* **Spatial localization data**

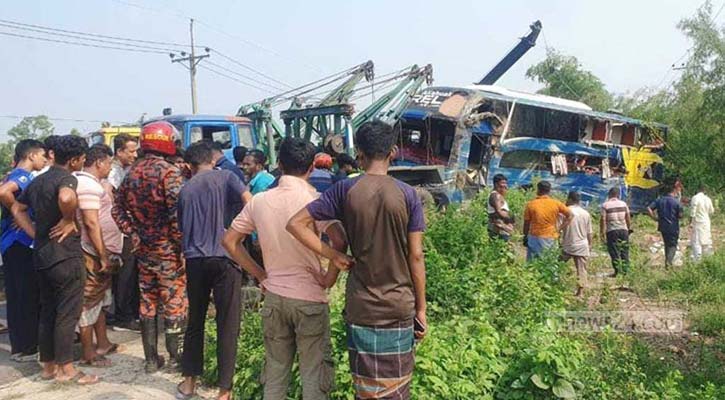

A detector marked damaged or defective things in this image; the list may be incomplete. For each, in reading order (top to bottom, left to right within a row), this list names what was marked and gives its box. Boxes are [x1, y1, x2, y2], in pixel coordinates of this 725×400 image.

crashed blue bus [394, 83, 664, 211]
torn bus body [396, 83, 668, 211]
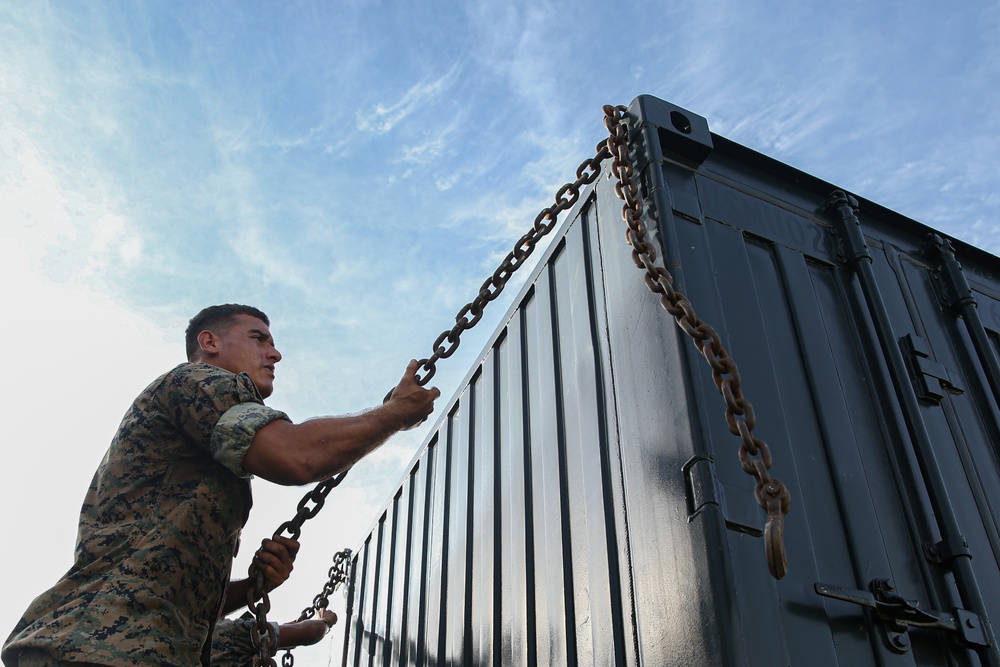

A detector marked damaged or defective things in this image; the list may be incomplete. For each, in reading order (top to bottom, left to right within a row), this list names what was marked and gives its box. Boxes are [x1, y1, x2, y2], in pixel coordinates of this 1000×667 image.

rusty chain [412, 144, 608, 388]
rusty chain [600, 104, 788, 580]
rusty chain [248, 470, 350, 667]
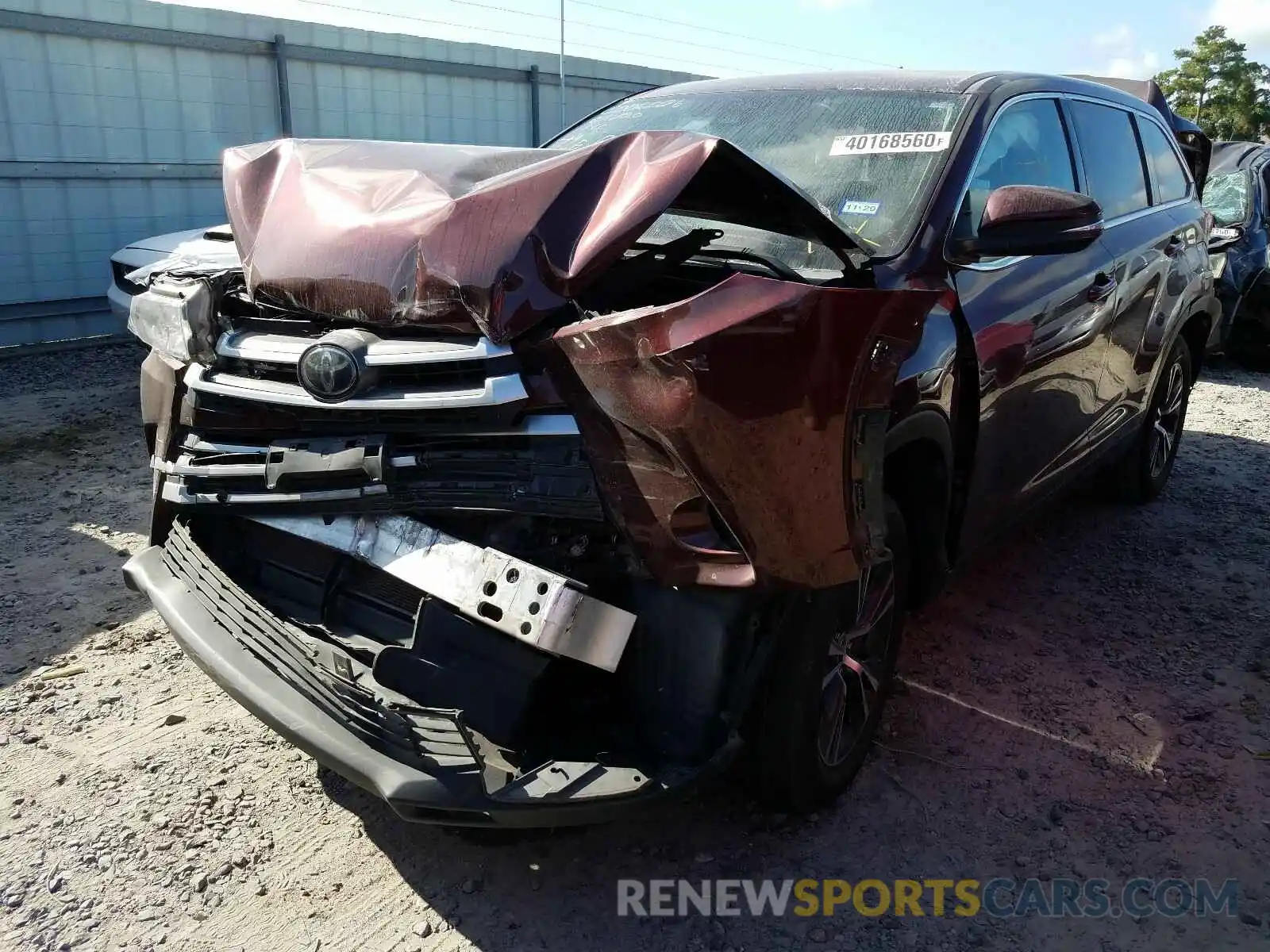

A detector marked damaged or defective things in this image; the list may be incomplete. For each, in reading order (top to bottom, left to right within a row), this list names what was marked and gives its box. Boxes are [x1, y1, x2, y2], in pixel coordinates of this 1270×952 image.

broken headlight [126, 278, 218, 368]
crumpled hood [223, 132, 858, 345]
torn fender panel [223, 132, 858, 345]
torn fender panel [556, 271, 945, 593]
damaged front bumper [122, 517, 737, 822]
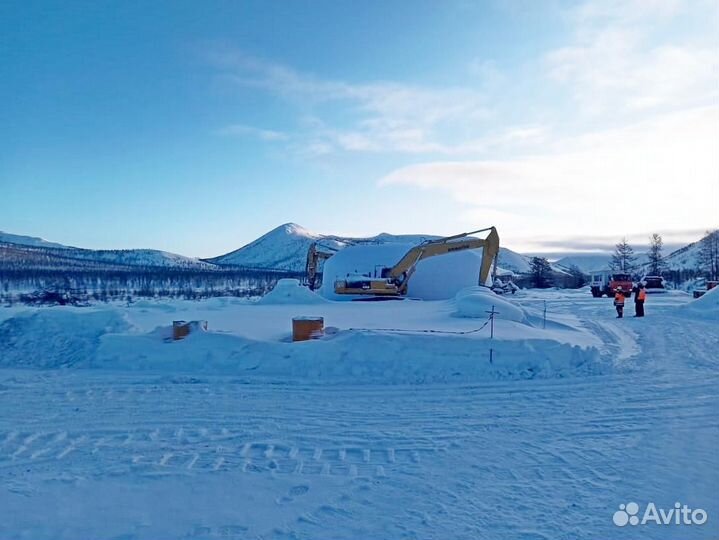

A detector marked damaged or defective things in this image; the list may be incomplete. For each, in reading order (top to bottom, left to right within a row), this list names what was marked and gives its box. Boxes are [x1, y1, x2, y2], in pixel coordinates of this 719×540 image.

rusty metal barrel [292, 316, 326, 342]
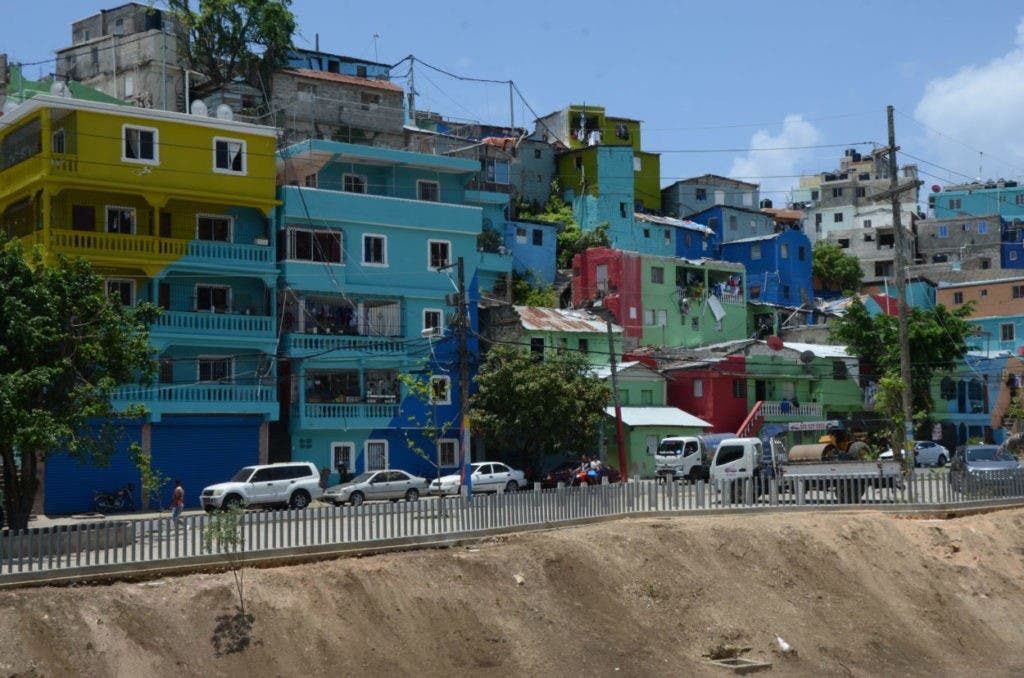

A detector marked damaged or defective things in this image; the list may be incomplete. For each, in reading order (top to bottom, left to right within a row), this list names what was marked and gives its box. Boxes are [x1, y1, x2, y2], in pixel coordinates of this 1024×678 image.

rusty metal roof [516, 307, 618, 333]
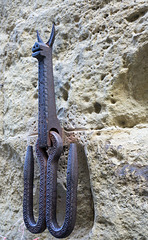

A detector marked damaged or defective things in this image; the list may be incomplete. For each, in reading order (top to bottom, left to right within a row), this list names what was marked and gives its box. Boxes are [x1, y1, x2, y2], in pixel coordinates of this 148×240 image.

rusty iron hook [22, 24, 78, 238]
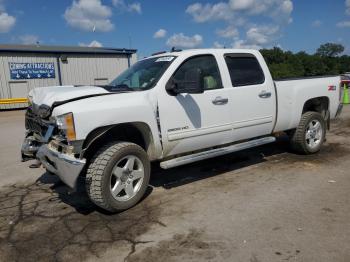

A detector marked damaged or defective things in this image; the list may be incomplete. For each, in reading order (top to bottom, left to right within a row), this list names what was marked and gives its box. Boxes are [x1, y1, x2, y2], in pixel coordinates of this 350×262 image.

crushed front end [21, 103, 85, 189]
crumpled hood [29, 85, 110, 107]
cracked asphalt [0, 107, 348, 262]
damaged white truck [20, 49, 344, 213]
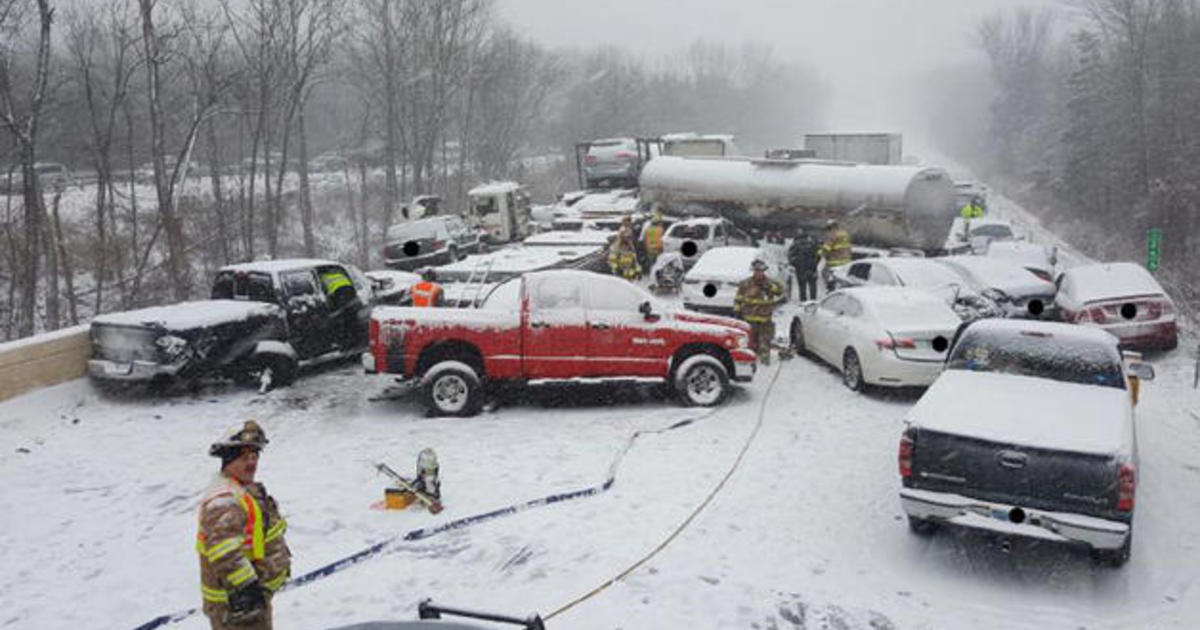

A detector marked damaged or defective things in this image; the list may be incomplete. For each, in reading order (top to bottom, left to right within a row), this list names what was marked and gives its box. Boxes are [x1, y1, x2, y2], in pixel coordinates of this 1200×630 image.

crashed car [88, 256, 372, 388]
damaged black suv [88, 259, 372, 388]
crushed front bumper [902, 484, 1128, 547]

* **What you need to do**
Leave out the pictures and repeat the remaining data exactly.

* **Exercise output**
A detector marked damaged or defective things in this image; the list may be incomplete. For each, in reading order (top to bottom, left to right within a row), this list names what was marked and gives its box. Boxes are [x1, y1, x2, y2], in pixel coordinates of this 725×400 image.

crashed blue bus [394, 83, 664, 211]
torn bus body [396, 83, 668, 211]

A detector marked damaged or defective things in this image; the list may be incomplete. For each, in reading order (top to bottom, left to right within a row), this list names what was marked and gives its box. Boxes are [x1, y1, x2, y2], in pixel coordinates of this 1000×667 image.

rusty chain [412, 144, 608, 388]
rusty chain [600, 104, 788, 580]
rusty chain [248, 470, 350, 667]

A detector marked damaged or defective things in this image; the list may be incomplete. For each, in reading order (top to bottom, left to right within a row), this list names what was marked and gives its box. Boxes are [x1, y1, x2, y2], in pixel coordinates of this 1270×952 image.

broken headlight [126, 278, 218, 368]
crumpled hood [223, 132, 858, 345]
torn fender panel [223, 132, 858, 345]
torn fender panel [556, 271, 945, 593]
damaged front bumper [122, 517, 737, 822]

A detector marked damaged or defective things in this image; the list may be incomplete. For each, in reading order (top to bottom, left to right within a row), this list names what was marked and gives its box. Boxes are [x1, y1, x2, y2], in pixel coordinates of this 719×540 image.

rusty metal barrel [292, 316, 326, 342]

A detector marked damaged or defective things in this image; the list may be incomplete. For each, in reading order (top to bottom, left to right within a row), this list names what was marked and gives its box. Boxes are [x1, y1, x2, y2], in pixel coordinates of this 1024×678 image.

rusty metal roof [516, 307, 618, 333]

A detector marked damaged or defective things in this image; the list may be incomplete. For each, in reading order (top to bottom, left to right within a row), this list names what was marked and gives its box. Boxes are [x1, y1, x2, y2], in pixel coordinates of this 148×240 image.

rusty iron hook [22, 24, 78, 238]

A detector marked damaged or defective things in this image; the list may be incomplete. For each, in reading order (top to bottom, left to right within a row), this list names what was marked and gives its box. Boxes are [x1, y1, x2, y2], in pixel coordinates of this 350×262 image.

crushed front end [21, 103, 85, 189]
crumpled hood [29, 85, 110, 107]
cracked asphalt [0, 107, 348, 262]
damaged white truck [20, 49, 344, 213]

A detector marked damaged or defective things in this image; the list may be incomplete. For each, in reading order (top to bottom, left to right within a row), this list names what was marked and gives its box. Boxes are [x1, y1, x2, y2], in pixel coordinates of this 1200×630 image.

crashed car [88, 256, 372, 388]
damaged black suv [88, 259, 372, 388]
crushed front bumper [902, 484, 1128, 547]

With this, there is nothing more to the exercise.